What needs to be done: Swap "nearest" for "closest" in the lines starting at the one containing "Observing what is" and ending at the one containing "Answer: the orange". Give those lines back with everything else unchanged.

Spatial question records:
** BEGIN **

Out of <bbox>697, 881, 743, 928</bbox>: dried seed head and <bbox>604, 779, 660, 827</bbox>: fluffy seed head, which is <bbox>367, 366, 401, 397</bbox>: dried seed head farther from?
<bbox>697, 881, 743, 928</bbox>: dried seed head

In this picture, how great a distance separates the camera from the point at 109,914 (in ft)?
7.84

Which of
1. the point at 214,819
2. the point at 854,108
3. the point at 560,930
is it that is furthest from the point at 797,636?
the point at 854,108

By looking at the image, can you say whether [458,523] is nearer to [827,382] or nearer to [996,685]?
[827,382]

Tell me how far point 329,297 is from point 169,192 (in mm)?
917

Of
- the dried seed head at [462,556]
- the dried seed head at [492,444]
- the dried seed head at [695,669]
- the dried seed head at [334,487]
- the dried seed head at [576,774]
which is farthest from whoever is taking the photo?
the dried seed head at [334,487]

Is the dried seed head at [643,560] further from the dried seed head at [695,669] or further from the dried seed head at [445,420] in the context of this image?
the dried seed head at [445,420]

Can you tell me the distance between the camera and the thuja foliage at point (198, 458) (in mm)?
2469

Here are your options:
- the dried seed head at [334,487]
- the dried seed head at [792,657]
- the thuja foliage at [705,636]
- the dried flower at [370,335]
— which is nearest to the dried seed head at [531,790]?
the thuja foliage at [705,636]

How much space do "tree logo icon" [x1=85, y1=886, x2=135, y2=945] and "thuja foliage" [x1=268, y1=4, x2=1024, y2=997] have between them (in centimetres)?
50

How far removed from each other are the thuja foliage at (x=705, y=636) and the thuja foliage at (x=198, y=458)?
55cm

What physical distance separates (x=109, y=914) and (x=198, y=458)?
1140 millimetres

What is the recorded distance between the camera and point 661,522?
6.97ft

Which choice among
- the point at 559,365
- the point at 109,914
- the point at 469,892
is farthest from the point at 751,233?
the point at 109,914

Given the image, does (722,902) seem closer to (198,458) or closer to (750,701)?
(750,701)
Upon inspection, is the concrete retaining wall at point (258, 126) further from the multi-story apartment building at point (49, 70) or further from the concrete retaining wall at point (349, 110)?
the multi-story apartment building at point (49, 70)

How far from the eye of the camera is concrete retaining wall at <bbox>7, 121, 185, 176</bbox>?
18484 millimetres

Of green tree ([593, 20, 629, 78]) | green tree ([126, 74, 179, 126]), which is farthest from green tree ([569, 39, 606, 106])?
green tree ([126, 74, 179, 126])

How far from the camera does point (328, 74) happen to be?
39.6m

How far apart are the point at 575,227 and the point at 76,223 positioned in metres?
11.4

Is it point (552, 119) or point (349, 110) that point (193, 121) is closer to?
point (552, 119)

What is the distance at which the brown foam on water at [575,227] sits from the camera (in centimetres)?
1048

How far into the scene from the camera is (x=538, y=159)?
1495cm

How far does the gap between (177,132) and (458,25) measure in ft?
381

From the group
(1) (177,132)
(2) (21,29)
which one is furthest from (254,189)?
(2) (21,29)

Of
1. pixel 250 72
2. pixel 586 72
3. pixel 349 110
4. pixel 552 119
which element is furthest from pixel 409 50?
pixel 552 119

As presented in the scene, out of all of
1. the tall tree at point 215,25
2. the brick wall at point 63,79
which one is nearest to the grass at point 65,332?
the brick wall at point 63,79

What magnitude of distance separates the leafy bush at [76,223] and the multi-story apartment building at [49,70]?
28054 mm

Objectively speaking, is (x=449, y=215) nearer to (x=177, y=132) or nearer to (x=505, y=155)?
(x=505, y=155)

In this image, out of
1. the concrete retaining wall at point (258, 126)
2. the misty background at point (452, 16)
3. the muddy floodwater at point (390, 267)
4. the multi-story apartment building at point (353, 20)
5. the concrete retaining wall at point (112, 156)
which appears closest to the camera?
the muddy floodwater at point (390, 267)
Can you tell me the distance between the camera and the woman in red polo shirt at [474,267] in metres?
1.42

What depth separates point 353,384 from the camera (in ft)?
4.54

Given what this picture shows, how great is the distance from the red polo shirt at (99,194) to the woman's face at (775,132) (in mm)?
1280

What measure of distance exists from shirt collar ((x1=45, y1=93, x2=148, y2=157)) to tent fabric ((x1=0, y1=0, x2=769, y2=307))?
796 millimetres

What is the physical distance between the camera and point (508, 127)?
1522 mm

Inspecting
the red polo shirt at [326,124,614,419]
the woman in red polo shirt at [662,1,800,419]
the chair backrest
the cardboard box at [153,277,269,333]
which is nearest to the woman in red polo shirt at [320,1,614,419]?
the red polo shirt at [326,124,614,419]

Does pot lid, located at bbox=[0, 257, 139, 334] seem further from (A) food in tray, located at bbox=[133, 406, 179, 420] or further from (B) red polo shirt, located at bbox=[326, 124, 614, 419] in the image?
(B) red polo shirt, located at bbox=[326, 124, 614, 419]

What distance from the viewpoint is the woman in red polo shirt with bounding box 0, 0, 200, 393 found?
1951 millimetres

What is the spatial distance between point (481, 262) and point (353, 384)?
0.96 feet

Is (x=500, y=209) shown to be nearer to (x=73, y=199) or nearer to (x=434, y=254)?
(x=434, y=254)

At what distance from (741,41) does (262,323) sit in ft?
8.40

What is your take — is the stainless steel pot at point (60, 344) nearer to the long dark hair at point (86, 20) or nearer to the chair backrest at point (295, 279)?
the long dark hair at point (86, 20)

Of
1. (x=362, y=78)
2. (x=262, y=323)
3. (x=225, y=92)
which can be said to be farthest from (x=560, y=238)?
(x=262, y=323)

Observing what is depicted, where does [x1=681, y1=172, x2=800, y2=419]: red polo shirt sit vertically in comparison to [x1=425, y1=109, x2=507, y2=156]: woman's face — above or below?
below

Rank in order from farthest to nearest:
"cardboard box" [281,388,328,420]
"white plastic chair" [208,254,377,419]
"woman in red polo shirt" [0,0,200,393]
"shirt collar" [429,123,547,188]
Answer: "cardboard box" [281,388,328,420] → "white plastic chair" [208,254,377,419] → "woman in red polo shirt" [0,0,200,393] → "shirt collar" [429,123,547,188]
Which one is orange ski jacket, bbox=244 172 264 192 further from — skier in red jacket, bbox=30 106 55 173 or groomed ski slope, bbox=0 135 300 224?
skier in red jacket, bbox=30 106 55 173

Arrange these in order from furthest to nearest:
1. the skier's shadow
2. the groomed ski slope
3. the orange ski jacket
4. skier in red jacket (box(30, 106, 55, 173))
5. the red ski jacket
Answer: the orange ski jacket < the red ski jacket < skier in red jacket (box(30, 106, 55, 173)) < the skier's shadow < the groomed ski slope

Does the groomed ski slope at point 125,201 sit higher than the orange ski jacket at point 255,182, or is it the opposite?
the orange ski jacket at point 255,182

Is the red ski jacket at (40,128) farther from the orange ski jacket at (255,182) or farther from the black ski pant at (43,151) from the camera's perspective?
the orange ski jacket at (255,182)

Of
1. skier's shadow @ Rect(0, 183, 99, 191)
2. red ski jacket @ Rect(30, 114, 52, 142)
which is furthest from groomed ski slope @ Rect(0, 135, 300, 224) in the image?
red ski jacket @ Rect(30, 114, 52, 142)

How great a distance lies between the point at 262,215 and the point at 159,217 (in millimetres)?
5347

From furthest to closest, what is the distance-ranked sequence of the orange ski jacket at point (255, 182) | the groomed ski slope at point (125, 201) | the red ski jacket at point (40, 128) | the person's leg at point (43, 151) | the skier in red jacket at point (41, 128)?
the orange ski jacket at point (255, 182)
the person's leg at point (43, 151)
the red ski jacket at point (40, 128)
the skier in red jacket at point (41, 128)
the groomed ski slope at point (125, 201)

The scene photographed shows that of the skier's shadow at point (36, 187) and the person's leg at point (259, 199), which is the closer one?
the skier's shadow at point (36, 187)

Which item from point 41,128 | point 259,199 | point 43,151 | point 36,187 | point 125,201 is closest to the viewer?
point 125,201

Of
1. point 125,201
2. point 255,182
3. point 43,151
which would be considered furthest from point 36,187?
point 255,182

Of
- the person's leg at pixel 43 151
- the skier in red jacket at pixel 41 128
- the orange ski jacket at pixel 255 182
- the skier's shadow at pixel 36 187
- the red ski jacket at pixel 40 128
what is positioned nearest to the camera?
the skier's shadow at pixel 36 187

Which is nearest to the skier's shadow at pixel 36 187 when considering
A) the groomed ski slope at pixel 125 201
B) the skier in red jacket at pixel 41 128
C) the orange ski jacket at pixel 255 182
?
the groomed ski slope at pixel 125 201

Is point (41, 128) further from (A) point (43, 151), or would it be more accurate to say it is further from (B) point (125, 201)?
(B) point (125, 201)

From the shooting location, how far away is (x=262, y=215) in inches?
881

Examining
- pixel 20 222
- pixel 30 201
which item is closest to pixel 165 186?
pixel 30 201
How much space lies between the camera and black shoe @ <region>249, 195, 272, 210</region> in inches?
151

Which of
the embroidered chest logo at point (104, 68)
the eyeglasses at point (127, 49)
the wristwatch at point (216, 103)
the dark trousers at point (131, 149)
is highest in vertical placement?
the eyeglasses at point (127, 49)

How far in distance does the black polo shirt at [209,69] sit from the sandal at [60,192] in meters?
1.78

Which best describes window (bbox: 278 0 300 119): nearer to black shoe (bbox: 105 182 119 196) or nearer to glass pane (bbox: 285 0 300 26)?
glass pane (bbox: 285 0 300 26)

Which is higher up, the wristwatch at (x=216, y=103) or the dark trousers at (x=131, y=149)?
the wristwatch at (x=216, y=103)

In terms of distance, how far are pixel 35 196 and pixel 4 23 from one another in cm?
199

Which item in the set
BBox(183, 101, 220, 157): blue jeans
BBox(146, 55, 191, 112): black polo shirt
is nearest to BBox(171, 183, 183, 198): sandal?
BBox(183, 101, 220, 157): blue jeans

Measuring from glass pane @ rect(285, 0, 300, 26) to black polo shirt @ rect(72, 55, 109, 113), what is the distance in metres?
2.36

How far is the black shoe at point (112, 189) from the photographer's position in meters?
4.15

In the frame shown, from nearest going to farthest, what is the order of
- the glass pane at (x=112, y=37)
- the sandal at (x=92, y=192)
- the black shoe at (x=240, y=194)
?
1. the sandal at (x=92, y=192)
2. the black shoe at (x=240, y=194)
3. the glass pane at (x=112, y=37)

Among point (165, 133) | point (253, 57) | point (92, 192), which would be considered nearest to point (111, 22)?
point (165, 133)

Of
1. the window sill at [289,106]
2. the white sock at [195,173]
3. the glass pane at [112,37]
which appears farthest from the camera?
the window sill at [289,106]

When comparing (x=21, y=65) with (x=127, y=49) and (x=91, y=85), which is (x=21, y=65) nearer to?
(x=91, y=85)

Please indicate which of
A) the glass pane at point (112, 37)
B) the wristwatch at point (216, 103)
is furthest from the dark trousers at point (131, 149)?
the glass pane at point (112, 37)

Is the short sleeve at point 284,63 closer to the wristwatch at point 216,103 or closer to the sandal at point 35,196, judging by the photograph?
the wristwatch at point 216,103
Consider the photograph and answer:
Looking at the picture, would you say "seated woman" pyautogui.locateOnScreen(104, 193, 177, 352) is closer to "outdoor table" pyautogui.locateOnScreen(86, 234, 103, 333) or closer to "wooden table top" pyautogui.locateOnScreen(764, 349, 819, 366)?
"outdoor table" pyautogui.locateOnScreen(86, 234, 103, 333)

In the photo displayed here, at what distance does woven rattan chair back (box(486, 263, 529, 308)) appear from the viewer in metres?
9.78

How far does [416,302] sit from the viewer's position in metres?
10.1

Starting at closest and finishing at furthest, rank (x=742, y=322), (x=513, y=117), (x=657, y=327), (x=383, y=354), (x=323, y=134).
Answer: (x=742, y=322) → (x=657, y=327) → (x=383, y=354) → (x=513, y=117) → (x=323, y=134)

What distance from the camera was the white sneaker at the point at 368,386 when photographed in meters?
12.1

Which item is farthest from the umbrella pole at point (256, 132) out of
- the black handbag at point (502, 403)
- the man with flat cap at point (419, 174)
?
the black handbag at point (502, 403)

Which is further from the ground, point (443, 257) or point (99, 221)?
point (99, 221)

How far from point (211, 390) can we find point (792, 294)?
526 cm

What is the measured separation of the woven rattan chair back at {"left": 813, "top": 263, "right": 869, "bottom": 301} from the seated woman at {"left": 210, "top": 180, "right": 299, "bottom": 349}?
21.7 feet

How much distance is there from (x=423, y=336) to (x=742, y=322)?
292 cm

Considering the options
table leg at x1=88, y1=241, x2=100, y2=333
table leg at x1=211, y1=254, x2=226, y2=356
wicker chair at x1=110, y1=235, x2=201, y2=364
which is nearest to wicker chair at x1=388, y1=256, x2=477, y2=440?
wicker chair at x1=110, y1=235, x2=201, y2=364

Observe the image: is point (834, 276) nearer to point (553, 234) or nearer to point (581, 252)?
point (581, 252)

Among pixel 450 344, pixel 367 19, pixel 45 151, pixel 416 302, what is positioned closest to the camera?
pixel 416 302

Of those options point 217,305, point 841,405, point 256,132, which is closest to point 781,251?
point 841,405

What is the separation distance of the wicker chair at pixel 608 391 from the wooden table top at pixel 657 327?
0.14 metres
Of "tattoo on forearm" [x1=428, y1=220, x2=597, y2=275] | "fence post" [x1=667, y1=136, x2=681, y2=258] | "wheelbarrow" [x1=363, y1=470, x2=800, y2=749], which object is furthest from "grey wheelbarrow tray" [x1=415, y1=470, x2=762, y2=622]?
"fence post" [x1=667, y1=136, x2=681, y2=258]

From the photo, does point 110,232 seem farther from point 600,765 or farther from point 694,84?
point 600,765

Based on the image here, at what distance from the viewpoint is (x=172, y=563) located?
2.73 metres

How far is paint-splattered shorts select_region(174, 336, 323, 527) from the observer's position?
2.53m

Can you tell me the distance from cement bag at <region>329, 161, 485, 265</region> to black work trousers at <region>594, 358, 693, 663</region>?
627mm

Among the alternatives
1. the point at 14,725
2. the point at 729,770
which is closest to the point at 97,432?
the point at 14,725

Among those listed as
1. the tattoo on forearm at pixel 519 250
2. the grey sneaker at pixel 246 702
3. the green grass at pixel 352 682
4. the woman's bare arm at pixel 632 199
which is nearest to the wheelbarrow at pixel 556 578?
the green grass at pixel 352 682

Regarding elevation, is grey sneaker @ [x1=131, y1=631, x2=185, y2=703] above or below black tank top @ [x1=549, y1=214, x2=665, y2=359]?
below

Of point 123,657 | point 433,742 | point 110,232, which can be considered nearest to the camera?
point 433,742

** END **

Result:
Observing what is depicted, where does [x1=681, y1=172, x2=800, y2=419]: red polo shirt sit vertically in comparison to [x1=425, y1=109, x2=507, y2=156]: woman's face — above or below?
below

Rank in order from farthest to closest:
"cardboard box" [281,388,328,420]
"white plastic chair" [208,254,377,419]
"woman in red polo shirt" [0,0,200,393]
"shirt collar" [429,123,547,188]
Answer: "cardboard box" [281,388,328,420] → "white plastic chair" [208,254,377,419] → "woman in red polo shirt" [0,0,200,393] → "shirt collar" [429,123,547,188]
Which one is orange ski jacket, bbox=244 172 264 192 further from — skier in red jacket, bbox=30 106 55 173 or groomed ski slope, bbox=0 135 300 224?
skier in red jacket, bbox=30 106 55 173

Arrange these in order from furthest to closest:
1. the skier's shadow
2. the groomed ski slope
3. the orange ski jacket
4. skier in red jacket (box(30, 106, 55, 173))
5. the red ski jacket
Answer: the orange ski jacket < the red ski jacket < skier in red jacket (box(30, 106, 55, 173)) < the skier's shadow < the groomed ski slope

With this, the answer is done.